In the end Garfield’s work as Peter Parker and Spider-man are the glue that holds this film together. The same could be said about Maguire in the original, but you don’t have to be a die-hard comic book fan to see how the role is a better fit for Garfield. His Peter is still growing and evolving even by the story’s conclusion. He still has that awkwardness and you can tell that he will be making bigger mistakes in his future, some that will even have tragic consequences. Like Christopher Nolan’s Batman Begins, this Spider-man reboot feels like a fresh start; an origin story that can stand on its own or be the start of something grander. It’s not perfect; the film has quite a number of hokey flaws and moments that feel almost staged and even artificial. But here we have a Spider-man that’s more human than before and just as flawed as the rest of us. He bruises, bleeds and even gets injured to the point where he has to rely on fellow citizens to help. I didn’t feel like I was looking at a superhero, but a kid in a skin-tight spandex suit that has no idea what the hell he is doing and is making it up as he goes along.
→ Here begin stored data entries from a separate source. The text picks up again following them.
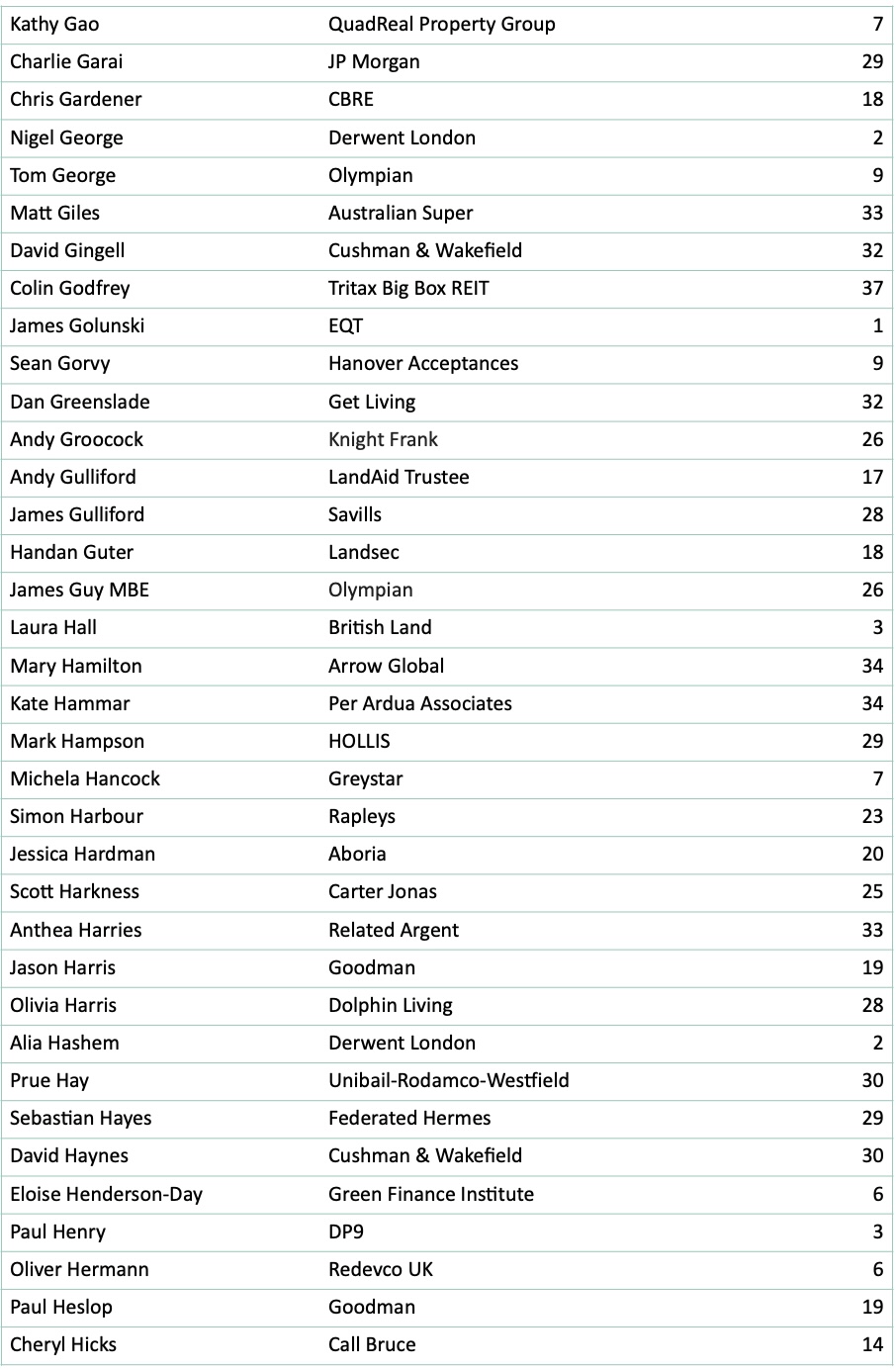 | Kathy Gao | QuadReal Property Group | 7 |
|---|---|---|
| Charlie Garai | JP Morgan | 29 |
| Chris Gardener | CBRE | 18 |
| Nigel George | Derwent London | 2 |
| Tom George | Olympian | 9 |
| Matt Giles | Australian Super | 33 |
| David Gingell | Cushman & Wakefield | 32 |
| Colin Godfrey | Tritax Big Box REIT | 37 |
| James Golunski | EQT | 1 |
| Sean Gorvy | Hanover Acceptances | 9 |
| Dan Greenslade | Get Living | 32 |
| Andy Groocock | Knight Frank | 26 |
| Andy Gulliford | LandAid Trustee | 17 |
| James Gulliford | Savills | 28 |
| Handan Guter | Landsec | 18 |
| James Guy MBE | Olympian | 26 |
| Laura Hall | British Land | 3 |
| Mary Hamilton | Arrow Global | 34 |
| Kate Hammar | Per Ardua Associates | 34 |
| Mark Hampson | HOLLIS | 29 |
| Michela Hancock | Greystar | 7 |
| Simon Harbour | Rapleys | 23 |
| Jessica Hardman | Aboria | 20 |
| Scott Harkness | Carter Jonas | 25 |
| Anthea Harries | Related Argent | 33 |
| Jason Harris | Goodman | 19 |
| Olivia Harris | Dolphin Living | 28 |
| Alia Hashem | Derwent London | 2 |
| Prue Hay | Unibail-Rodamco-Westfield | 30 |
| Sebastian Hayes | Federated Hermes | 29 |
| David Haynes | Cushman & Wakefield | 30 |
| Eloise Henderson-Day | Green Finance Institute | 6 |
| Paul Henry | DP9 | 3 |
| Oliver Hermann | Redevco UK | 6 |
| Paul Heslop | Goodman | 19 |
| Cheryl Hicks | Call Bruce | 14 |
That is Spider-man to me and to so many others and this great start has me optimistic about the direction of the series and future installments.
Since some readers desperately need to know if the 3D in this film is good or bad, I will address it. Despite the fact that The Amazing Spider-man was shot on RED in 3D, this is one of the poorest 3D presentations I’ve experienced. There are moments where you can remove the polarized glasses and the picture looks normal. There’s some 3D depth to be found in quite a number of action sequences, but with so much motion blur, it doesn’t make a difference. Forget what you’ve read about the costume being designed with 3D in mind, the process doesn’t enhance it or anything else for that matter.
Even though it carries a higher ticket price, the IMAX Digital 3D presentation is still the way to go. It’s a brighter presentation and though the film is presented in the 2.39 to 1 scope aspect ratio, it shifts to 1.85 to 1 during the third act, revealing even more onscreen picture in the IMAX version only.